US-Behörden erheben Datenlecks im Gesundheitswesen seit langem. Sofern mehr als 500 Patienten betroffen sind, müssen Kliniken dies melden. In den letzten zehn Jahren waren knapp 169 Mio. Patienten und knapp 1400 Kliniken und Arztpraxen von Lecks betroffen, zeigt eine Studie der Michigan State University.

In 63 Einrichtungen kamen gar mehrfach Daten weg. Dabei wurden Diagnosen, Labordaten oder Rezepte von 48 Mio. Kranken entwendet, bei gut 2 Mio. Kranken gar besonders heikle Befunde über HIV-Infektionen, Geschlechts–krankheiten oder psychische Erkrankungen.

Im Gros der gemeldeten Fällen ging es dagegen um weniger heikle demografische Informationen wie Sozialversicherungs–nummern, Geburtsdaten oder ähnliches. In einem Drittel aller Fälle kamen Finanzdaten wie Konto- oder Kreditkarten–nummern abhanden.

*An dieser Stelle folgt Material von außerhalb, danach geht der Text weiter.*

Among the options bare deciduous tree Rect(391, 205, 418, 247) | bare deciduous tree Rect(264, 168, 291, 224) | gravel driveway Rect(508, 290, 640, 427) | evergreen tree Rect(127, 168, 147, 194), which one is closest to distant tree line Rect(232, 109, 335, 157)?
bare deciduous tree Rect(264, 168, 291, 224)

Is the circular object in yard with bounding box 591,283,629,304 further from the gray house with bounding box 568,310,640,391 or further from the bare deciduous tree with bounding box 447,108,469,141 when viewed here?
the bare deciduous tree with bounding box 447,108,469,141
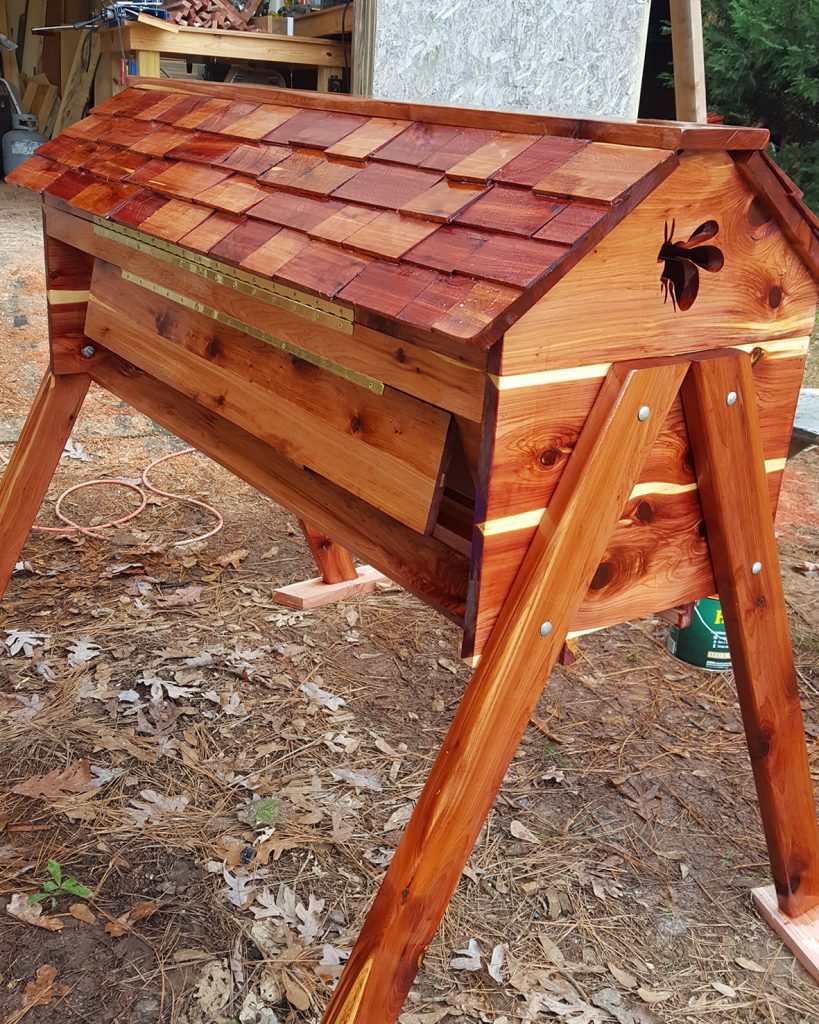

Die Statistik zeigt, dass die Zahl der Hackerangriffe in den USA von Jahr zu Jahr zunimmt. Regelmässig sind dabei mehr als 100 000 Patienten betroffen, 2018 in drei Vorfällen gar mehr als eine Million.

Auf Geheiss der Behörden müssen Kliniken Datendiebstähle auch öffentlich machen. So informierte eine Geburtsklinik in Florida im Juli ihre Patientinnen über einen Angriff auf ihr Computersystem. Hacker hatten einen Virus eingeschleust, wodurch die Mediziner nicht mehr auf Patientendossiers zugreifen konnten. «Es ist ungewiss, ob Unbefugte tatsächlich medizinische Informationen abgezogen haben», schreibt die North Florida Ob-Gyn. Betroffen sei potenziell eine halbe Million Frauen.

Die detaillierten Meldungen ermöglichen der Gesundheitsbehörde, fahrlässigen Umgang mit Datensicherheit zu ahnden. 2018 verhängte sie Strafzahlungen in Höhe von insgesamt 29 Mio. $ gegen Spitalbetreiber. Der grösste Fall betraf die Spitalgruppe Anthem, welche 16 Mio. $ zahlen musste.